● **WHAT NEEDS TO BE DONE**
Output every entry exactly, from the first line to the last.

● **DATA PROVIDED**
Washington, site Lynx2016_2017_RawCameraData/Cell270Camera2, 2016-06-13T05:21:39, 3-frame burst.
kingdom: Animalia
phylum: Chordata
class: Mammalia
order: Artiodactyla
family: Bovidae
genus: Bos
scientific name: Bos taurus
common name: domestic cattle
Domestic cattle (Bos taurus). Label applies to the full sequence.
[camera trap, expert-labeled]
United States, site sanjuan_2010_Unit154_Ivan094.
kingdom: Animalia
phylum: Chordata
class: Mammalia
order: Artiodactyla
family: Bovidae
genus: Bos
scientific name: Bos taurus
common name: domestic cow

● **RESPONSE BOX**
Washington, site Lynx2016_2017_RawCameraData/Cell270Camera2, 2016-06-13T05:21:39, 3-frame burst.
kingdom: Animalia
phylum: Chordata
class: Mammalia
order: Artiodactyla
family: Bovidae
genus: Bos
scientific name: Bos taurus
common name: domestic cattle
Domestic cattle (Bos taurus). Label applies to the full sequence.
[camera trap, expert-labeled]
United States, site sanjuan_2010_Unit154_Ivan094.
kingdom: Animalia
phylum: Chordata
class: Mammalia
order: Artiodactyla
family: Bovidae
genus: Bos
scientific name: Bos taurus
common name: domestic cow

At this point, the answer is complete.